Mabel’s brother Earl Goodman was also living in Cochrane and Roxy and Earl enlisted together, both signing up on 27 May 1916. Roxy joined the 228th Overseas Battalion (Northern Fusiliers), which had been organized two months earlier and was being recruited in northern Ontario. Some of the CEF battalions put together hockey teams and over the winter of 1916-17 Roxy played in eight hockey games for his unit. On 7 February he was commissioned as a Lieutenant and ten days later the 228th Battalion embarked for England on the SS Missanabie. While he was overseas his wife and children moved to Winnipeg and lived with her parents.

Early in March the 228th Battalion was re-designated as the 6th Battalion, Canadian Railway Troops and a few weeks later they were sent to France. They arrived there on 3 April and Roxy served in France and Flanders for the next 22 months. His unit was mainly involved in construction which included grading, ballasting, surfacing and laying track as well as track maintenance. The battalion had an average of 750-800 men. Roxy was promoted to Acting Captain in April 1918 and Temporary Captain in August.

In November when the Armistice was signed the 6th Battalion was near Roisel, southeast of Cambrai. They stayed in that general area for the next two months, carrying out maintenance work. On 22 January 1919 the troops entrained for the coast and they spent several days at the Canadian Base Depot in Etaples. At the end of the month they moved to Le Havre, embarking from there for England and proceeding to Knotty Ash Camp in Liverpool. Roxy left for Canada with his unit on 19 March on the SS Minnekahda. They arrived in Halifax on 27 March and he was discharged on demobilization on 3 April in Toronto. His brother Silas Alexander had been called up for service in 1918 and he spent ten months with the Canadian Field Artillery.

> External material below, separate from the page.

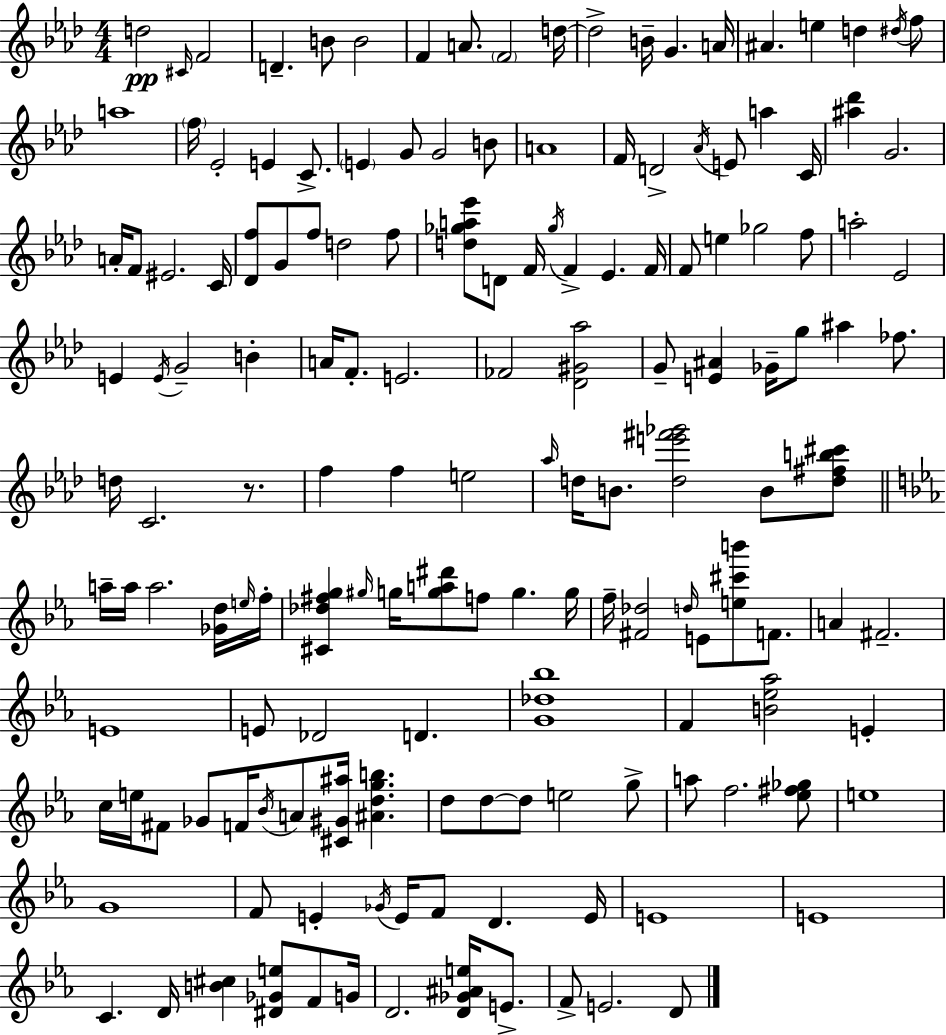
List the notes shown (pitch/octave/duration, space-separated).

D5/h C#4/s F4/h D4/q. B4/e B4/h F4/q A4/e. F4/h D5/s D5/h B4/s G4/q. A4/s A#4/q. E5/q D5/q D#5/s F5/e A5/w F5/s Eb4/h E4/q C4/e. E4/q G4/e G4/h B4/e A4/w F4/s D4/h Ab4/s E4/e A5/q C4/s [A#5,Db6]/q G4/h. A4/s F4/e EIS4/h. C4/s [Db4,F5]/e G4/e F5/e D5/h F5/e [D5,Gb5,A5,Eb6]/e D4/e F4/s Gb5/s F4/q Eb4/q. F4/s F4/e E5/q Gb5/h F5/e A5/h Eb4/h E4/q E4/s G4/h B4/q A4/s F4/e. E4/h. FES4/h [Db4,G#4,Ab5]/h G4/e [E4,A#4]/q Gb4/s G5/e A#5/q FES5/e. D5/s C4/h. R/e. F5/q F5/q E5/h Ab5/s D5/s B4/e. [D5,E6,F#6,Gb6]/h B4/e [D5,F#5,B5,C#6]/e A5/s A5/s A5/h. [Gb4,D5]/s E5/s F5/s [C#4,Db5,F#5,G5]/q G#5/s G5/s [G5,A5,D#6]/e F5/e G5/q. G5/s F5/s [F#4,Db5]/h D5/s E4/e [E5,C#6,B6]/e F4/e. A4/q F#4/h. E4/w E4/e Db4/h D4/q. [G4,Db5,Bb5]/w F4/q [B4,Eb5,Ab5]/h E4/q C5/s E5/s F#4/e Gb4/e F4/s Bb4/s A4/e [C#4,G#4,A#5]/s [A#4,D5,G5,B5]/q. D5/e D5/e D5/e E5/h G5/e A5/e F5/h. [Eb5,F#5,Gb5]/e E5/w G4/w F4/e E4/q Gb4/s E4/s F4/e D4/q. E4/s E4/w E4/w C4/q. D4/s [B4,C#5]/q [D#4,Gb4,E5]/e F4/e G4/s D4/h. [D4,Gb4,A#4,E5]/s E4/e. F4/e E4/h. D4/e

After the war Roxy and Mabel made their home in Cochrane again and they had a daughter, Betty, born in the spring of 1920. Sadly, their middle son John died of acute appendicitis in March 1921, at age 10. By 1930 the Beaudros had moved to Fort William and they were there until after the Second World War. In his later years, Roxy lived in Toronto and apparently attended Maple Leafs games as a guest of Foster Hewitt.

Roxy passed away in Barrie, Ontario on 10 February 1960, a few weeks before his 76th birthday. His wife died five years later, at age 80. She was survived by their son Roxy of Toronto and their daughter Betty (Mrs. Ronald Hardie) of Barrie. Roxy and Mabel are both buried in Barrie Union Cemetery.

Roxy is commemorated on the Canadian National Railway Roll of Service: ‘Canada’s National Railways: Their Part in the War.’

The 1907 Kenora Thistles hockey team was inducted into the Northwestern Ontario Sports Hall of Fame in 1982 (website).